WW: People didn't think it was about inspiration; they thought it was about you, Barry Manilow, claiming to have written every great song.
BM: That's right. This morning, I just got a review from some putz in New Jersey where he said "the egomaniacal 'I Write the Songs,'" and I slapped my forehead and said, "After all these years, they still don't understand." Now, that doesn't mean the whole world doesn't. But there's some putz in New Jersey who's writing for a newspaper who still doesn't understand. Yes, I knew I'd get myself in trouble, but I also understood what Bruce was saying, and I agreed.
WW: After all these years, are there people who come up to you after shows and say, "I used to hate your music in the Seventies, and now I enjoy it"?
BM: I don't think anyone's ever said, "I hated your music in the Seventies"; I don't think they'd be that insensitive. But I do think that they have rediscovered it. These audiences that I've been performing for have been larger than any audiences I've had since the very beginning, and "Tryin' to Get the Feeling Again" still brings down the house. It always did, and it always should. But these days I hear squealing, and I know it's affecting a younger audience. They're discovering me through their parents' records and through the underground people that loved my music but have been afraid to say they have.
WW: Is it particularly satisfying to you that most of the people who came after you with both barrels are gone but you're still here?
BM: I'd love to say that it's satisfying, but I never really paid much attention to it. I would wince at these continually brutal reviews, but it didn't ever really stop me. The furthest I would get was to be amazed at how cruel some writers needed to be to a human being that they didn't even know. I was a young guy trying to say something -- trying to become more of a musician and trying to entertain people. And I had something to say. I wanted to say, "Here's a melody that moved me. Here's a lyric that might affect you. This is an interpretation that I hope you can connect with." That's all I ever wanted to do -- to connect with an audience. But these critics would love to have annihilated me, and I was always amazed and astounded at how cruel they felt they needed to be. But after I'd get out of the self-pity after an hour or so, I'd feel bad for them, thinking that they needed to do that to somebody that they didn't even know. And then I just moved on.
WW: That therapy must be working, because if I were in your position, I'd be gloating.

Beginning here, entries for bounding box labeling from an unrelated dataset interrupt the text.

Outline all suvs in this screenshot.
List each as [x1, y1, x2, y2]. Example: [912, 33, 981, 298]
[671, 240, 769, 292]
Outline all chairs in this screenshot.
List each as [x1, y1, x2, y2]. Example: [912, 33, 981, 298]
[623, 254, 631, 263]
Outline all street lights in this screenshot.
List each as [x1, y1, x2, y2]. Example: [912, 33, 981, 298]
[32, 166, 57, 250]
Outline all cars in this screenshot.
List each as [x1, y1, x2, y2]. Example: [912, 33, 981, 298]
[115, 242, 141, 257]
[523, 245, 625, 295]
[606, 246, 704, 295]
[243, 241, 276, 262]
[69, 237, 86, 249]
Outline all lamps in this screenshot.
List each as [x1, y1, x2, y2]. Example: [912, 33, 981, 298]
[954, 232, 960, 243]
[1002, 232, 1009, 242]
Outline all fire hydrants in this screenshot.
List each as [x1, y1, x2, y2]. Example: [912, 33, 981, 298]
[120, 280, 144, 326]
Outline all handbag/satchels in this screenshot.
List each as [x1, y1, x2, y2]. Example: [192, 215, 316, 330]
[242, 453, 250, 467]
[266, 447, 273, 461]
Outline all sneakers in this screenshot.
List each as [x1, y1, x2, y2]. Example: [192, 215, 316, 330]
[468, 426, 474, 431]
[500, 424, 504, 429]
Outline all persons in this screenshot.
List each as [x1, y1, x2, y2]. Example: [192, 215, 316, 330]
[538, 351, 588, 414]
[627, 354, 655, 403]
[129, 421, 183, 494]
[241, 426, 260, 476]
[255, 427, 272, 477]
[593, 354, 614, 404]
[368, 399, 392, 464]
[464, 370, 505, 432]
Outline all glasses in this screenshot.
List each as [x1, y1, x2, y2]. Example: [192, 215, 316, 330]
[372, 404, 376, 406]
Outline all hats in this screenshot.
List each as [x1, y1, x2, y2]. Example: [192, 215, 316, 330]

BM: There is some of that, but it's not as sweet as you would think it would be. It just feels like they were wrong, and I've always known they were wrong.
WW: Do you think you've gotten hipper in the eyes of people as the years have gone by?
BM: Well, I've always felt that I was the hippest man on the planet. (Laughs.) Except for those platform shoes -- but everybody was wearing those stupid platform shoes. Take a look at Rod Stewart. He looked even weirder than I did. But, listen: When you believe in what you do, you believe in what you do, and that's it. And I always believed that "Weekend in New England" was a wonderful song and "Even Now" and "Ready to Take a Chance Again" were wonderful songs. I've always tried to stand for songwriting that would outlive me, and that's what's happening. They will be ruining my songs in elevators for all time, and I couldn't be prouder. (Laughs.)
WW: How would you like to be remembered?
BM: As somone who connected with you -- someone who made you feel something. A true artist conveys his passion across the footlights. I don't like grunge music, really; I don't connect with it. But when they do it right, when they do it for the right reasons and live for what they're doing, I'm moved by it. I'm moved by their passion.
WW: Do you like some of Kurt Cobain's music?
BM: Oh, yeah. I'm moved by his passion, and I'm moved by Axl Rose. Now, do I play it at home? No, it's not my taste. But I'm moved by their honesty and their passion, and that's what a true artist is. It's the same with paintings and books and prose and poetry. Give me your honesty and I'm hooked.